In a move that appears to mirror Apple's I-Mac/I-Life/I-TV philosophy - which builds a lifestyle around a set of products - consusmer electronics companies are promoting their products as a way to improve your digital life.

More choice without more complications, as Youghee Lee, Samsungs VP of Global Mobile Communications Business, puts it.

A major component of this approach is the connected "smart" TV, which is a television with network connectivity that offers access to a range of services beyond linear broadcast.

Implementation of this "connected" philosophy is also closely aligned to Apple's model.

TV apps are a hot topic and they have many evangelists at IFA, the technology fair in Berlin which runs from Sept 2-7.

Currently, most app galleries include popular services like Facebook, Picasa, BBC i-player and Netflix.

Consumer electronics manufacturers have also developed proprietary app stores, and while it has taken time to make money out of them, there are signs that the tide is changing.

But as global growth slows in the third quarter and inflation rises, will families spend on this technology? The important pre-Christmas sales period will provide some strong indicators.

Apps the New Money Makers?

Content is mediated for reasons of quality control, both in terms of suitability for the living room and to keep the apps bug free. But mediation of content is also important in order for manufacturers to make money from these stores. By supporting and promoting certain brands and disallowing others they can guarantee advertisers a certain demographic.
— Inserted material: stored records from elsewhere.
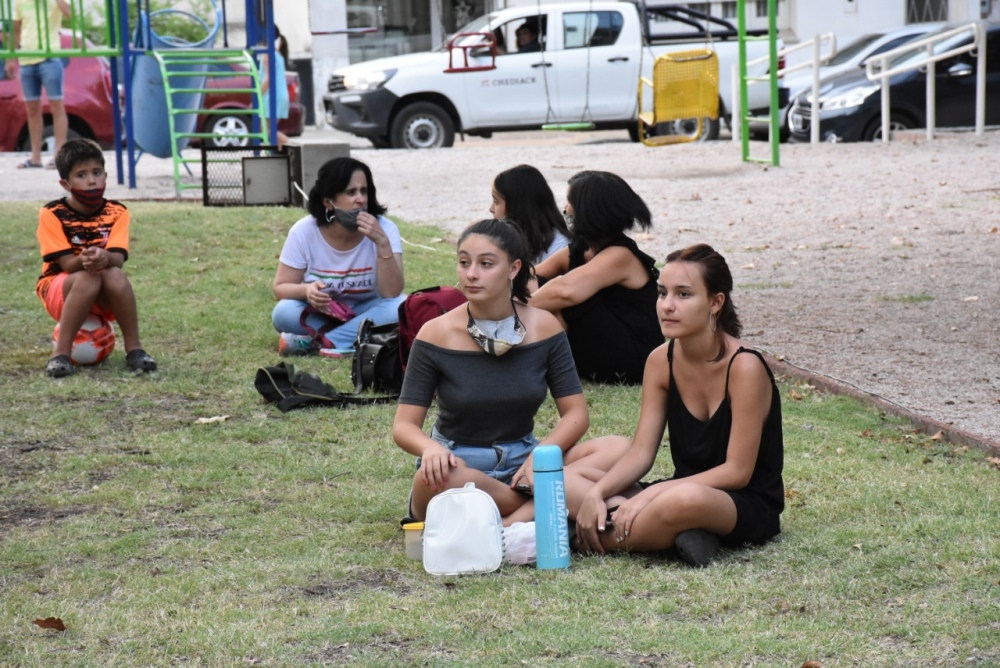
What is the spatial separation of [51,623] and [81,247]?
3.51m

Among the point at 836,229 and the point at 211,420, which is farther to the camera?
the point at 836,229

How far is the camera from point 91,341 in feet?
22.9

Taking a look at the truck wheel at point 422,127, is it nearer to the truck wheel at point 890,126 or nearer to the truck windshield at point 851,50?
the truck wheel at point 890,126

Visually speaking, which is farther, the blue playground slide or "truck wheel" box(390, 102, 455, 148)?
"truck wheel" box(390, 102, 455, 148)

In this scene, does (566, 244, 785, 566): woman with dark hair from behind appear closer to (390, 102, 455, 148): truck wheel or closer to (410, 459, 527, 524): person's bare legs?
(410, 459, 527, 524): person's bare legs

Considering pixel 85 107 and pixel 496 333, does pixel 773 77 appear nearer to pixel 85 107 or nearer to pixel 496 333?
pixel 85 107

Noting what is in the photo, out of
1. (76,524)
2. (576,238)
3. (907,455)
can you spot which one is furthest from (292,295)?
(907,455)

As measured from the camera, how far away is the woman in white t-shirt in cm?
704

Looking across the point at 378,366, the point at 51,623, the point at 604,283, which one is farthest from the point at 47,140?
the point at 51,623

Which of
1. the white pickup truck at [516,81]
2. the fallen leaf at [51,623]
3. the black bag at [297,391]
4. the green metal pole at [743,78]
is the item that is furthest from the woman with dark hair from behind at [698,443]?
the white pickup truck at [516,81]

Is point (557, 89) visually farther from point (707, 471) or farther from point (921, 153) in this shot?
point (707, 471)

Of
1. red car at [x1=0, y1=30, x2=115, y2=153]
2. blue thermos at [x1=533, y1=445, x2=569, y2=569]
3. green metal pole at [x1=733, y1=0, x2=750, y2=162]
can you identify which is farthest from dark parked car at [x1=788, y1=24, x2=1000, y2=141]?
blue thermos at [x1=533, y1=445, x2=569, y2=569]

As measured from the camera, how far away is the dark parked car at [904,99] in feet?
59.1

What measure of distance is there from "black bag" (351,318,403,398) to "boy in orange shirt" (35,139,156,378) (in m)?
1.29
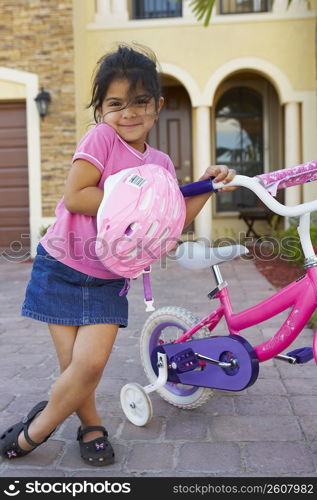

Currently, most of the apps are free to download but Philips, Panasonic, LG and others have plans to introduce payment mechanisms and advertising. Revenue share is already key to partnerships with Netflix.

The eventual profitability of the TV app store may be influenced by a number of factors. Apps are designed for the "10-foot" experience, the audience sitting back on a couch in the living room.

Observers have questioned whether the viewing habits of the family are open to the type of personalization that a Facebook app would add. Watching TV is often a group activity and many of these apps present personal information and so have the potential to interrupt the viewing experience.

Connectivity could also be a stumbling block: by 2015, 47 percent of flat panel TVs shipped will have connected features, but the user still needs to connect them at home.

So far only 40 percent of connected TVs are connected, and these may well be the early adopters.

The proprietary technologies adopted by each of the manufactures are also seen as a potential barrier for would-be content providers to join their platforms.

Unlike for a website, partners are forced to develop apps separately for each manufacturer.

The quality assurance processes for each platform are understandably lengthy.

The fractious nature of the market has meant that maintaining brand consistency across all platforms in style and functionality is a complex task. If a content provider wishes to be on all the major platforms then it could end up maintaining possibly a dozen applications.

Because of this, content providers are hesitant to enter the market and cautious about who they will work with.

Consumer electronics manufactures are beginning to recognize this and in some cases are planning moves toward supporting open standards-based technologies like HTML5 and HbbTV, but these won't be ready for some time.